- Born: Richard Maurice Elliott 3 November 1887 Lowell, Massachusetts, United States
- Died: 6 May 1969 (aged 81) Minneapolis, Minnesota
- Education: Harvard University
- Scientific career
- Fields: Psychology
- Workplaces: University of Minnesota
- Doctoral advisor: Hugo Münsterberg
- Doctoral students: Starke R. Hathaway

= Richard M. Elliott =

American psychologist

Richard Maurice "Mike" Elliott (November 3, 1887 – May 6, 1969) was an American psychologist who served as the departmental chair of the University of Minnesota Psychology Department from 1919 until 1951.

==Biography==
Elliott was born in Lowell, Massachusetts. He received his Bachelor's degree from Dartmouth College and in 1910 went on to graduate school at Harvard University where he was advised by Hugo Münsterberg and influenced by Robert Yerkes. During World War I, Elliott conducted mental testing under the command of Donald G. Paterson. Elliott arrived to chair the new University of Minnesota Psychology Department in 1919.
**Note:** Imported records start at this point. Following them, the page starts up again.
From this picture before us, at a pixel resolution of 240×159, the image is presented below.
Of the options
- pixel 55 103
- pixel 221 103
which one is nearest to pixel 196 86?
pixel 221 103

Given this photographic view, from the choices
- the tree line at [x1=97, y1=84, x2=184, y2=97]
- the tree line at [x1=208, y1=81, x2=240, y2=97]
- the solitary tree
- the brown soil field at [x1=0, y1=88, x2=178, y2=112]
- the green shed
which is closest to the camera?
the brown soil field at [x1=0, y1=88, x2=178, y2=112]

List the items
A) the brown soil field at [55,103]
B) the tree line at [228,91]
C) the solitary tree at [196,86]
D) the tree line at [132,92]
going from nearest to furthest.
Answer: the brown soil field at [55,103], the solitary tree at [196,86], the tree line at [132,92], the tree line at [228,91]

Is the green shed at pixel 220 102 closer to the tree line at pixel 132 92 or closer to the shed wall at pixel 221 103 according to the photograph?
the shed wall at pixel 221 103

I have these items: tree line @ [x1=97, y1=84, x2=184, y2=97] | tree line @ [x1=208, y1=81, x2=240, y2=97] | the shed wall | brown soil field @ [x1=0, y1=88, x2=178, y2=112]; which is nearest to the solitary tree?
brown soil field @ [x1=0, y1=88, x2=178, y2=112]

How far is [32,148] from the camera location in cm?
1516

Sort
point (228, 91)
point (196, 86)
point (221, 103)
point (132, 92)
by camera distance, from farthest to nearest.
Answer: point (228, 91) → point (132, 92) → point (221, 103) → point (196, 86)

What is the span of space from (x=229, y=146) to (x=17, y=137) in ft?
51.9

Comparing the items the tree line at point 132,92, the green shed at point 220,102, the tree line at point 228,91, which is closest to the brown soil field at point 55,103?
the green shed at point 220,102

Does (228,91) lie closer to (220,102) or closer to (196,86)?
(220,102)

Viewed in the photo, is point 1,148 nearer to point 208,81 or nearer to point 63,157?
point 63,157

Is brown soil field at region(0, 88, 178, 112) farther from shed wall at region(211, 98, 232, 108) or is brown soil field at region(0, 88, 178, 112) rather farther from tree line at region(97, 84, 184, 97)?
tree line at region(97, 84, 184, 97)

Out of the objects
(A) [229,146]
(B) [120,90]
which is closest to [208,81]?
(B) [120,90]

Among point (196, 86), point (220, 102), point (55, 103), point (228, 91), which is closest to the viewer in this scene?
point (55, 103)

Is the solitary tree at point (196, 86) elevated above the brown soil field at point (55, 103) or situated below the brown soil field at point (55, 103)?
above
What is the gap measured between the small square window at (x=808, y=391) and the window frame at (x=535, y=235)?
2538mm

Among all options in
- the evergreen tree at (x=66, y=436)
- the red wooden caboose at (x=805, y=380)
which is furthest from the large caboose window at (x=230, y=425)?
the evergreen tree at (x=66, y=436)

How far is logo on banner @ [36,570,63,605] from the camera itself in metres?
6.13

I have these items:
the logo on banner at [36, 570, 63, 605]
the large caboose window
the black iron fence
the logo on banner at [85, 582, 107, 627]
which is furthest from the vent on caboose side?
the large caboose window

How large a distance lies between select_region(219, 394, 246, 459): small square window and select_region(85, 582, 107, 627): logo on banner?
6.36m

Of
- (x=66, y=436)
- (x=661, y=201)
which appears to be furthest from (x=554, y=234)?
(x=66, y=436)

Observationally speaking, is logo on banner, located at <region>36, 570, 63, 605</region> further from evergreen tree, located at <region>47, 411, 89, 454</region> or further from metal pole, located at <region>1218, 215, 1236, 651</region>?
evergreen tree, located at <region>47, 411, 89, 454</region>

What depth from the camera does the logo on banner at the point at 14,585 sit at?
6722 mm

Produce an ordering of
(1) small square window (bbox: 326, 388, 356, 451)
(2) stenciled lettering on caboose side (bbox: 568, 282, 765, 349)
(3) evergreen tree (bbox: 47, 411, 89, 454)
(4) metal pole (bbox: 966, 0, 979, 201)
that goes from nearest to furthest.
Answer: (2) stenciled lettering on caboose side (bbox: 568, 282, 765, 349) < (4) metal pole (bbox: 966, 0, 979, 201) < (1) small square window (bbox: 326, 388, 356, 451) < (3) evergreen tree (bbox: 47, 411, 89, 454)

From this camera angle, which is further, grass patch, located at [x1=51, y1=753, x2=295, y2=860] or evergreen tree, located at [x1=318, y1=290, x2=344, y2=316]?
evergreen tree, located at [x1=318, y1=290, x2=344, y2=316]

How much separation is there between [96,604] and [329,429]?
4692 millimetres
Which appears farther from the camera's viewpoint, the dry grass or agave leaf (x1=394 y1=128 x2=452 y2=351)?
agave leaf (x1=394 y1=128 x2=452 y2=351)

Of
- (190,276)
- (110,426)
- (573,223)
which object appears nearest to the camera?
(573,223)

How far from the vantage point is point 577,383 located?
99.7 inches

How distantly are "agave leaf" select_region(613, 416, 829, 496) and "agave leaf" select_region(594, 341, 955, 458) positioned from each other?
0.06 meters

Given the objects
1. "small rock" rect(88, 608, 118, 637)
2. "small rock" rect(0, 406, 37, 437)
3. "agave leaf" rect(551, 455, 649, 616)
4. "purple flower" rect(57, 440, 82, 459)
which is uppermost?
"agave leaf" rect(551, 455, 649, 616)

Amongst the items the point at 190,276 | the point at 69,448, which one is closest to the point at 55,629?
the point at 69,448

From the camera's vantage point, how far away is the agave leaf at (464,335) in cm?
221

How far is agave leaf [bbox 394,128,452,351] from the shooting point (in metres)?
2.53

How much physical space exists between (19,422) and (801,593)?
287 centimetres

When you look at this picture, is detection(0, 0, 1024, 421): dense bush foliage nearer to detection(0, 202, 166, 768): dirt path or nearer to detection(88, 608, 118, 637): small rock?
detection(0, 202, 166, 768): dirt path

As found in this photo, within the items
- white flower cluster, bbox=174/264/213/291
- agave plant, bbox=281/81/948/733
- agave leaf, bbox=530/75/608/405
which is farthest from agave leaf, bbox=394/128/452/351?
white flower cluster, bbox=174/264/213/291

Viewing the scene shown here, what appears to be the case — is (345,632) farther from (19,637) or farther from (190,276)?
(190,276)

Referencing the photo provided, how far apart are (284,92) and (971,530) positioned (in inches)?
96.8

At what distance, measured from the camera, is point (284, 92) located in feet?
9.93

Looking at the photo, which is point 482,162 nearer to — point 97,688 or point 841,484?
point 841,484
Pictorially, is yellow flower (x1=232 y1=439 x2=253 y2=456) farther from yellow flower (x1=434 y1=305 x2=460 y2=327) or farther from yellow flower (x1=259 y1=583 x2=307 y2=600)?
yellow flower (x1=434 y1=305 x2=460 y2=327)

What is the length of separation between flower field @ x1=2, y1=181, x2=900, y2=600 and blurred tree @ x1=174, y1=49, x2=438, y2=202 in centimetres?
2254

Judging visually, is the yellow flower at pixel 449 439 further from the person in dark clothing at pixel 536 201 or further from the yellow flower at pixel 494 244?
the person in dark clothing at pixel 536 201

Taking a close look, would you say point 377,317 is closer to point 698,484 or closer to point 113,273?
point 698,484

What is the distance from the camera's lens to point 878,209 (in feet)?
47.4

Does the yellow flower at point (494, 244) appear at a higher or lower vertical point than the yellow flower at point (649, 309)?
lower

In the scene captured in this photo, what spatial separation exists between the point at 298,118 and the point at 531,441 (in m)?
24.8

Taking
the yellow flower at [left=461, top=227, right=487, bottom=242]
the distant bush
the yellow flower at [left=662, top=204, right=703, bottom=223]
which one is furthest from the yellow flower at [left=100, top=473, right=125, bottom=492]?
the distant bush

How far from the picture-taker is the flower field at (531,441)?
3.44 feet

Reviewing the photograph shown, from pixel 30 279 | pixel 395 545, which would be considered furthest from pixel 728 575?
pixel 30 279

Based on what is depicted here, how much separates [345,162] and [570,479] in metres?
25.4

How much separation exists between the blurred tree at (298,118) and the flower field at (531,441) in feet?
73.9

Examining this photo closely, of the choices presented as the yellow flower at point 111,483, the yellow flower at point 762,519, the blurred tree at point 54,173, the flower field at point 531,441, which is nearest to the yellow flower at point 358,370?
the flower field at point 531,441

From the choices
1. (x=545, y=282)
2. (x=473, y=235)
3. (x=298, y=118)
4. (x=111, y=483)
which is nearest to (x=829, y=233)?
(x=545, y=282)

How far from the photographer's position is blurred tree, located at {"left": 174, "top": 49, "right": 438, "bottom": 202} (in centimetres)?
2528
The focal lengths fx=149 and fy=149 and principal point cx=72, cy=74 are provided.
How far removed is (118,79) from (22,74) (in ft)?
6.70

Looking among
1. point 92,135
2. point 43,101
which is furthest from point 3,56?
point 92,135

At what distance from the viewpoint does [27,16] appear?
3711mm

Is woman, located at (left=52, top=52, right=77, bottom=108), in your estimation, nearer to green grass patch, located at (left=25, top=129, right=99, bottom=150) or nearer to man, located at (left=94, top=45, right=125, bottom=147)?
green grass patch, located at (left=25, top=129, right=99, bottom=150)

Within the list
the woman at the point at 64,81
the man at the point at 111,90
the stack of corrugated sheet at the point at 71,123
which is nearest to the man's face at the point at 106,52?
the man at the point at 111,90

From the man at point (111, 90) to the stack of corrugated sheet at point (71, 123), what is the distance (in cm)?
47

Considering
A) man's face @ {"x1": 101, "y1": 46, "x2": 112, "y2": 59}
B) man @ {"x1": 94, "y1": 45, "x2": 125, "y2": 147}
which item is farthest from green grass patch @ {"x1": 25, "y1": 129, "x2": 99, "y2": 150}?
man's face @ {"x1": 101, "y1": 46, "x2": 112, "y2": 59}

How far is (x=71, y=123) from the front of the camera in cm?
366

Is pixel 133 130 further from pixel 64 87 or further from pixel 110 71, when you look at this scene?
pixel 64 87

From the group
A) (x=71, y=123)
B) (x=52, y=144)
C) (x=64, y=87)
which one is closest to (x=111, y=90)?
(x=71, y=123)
Elliott was credited with building the Minnesota psychology department into a world-class institution, recruiting eminent psychologists including Karl Lashley, B. F. Skinner, Starke R. Hathaway, Paul Meehl, and Donald G. Paterson during his 32-year term as chair of the department.

Elliot Hall, the Psychology building at the University of Minnesota, is named after Elliot.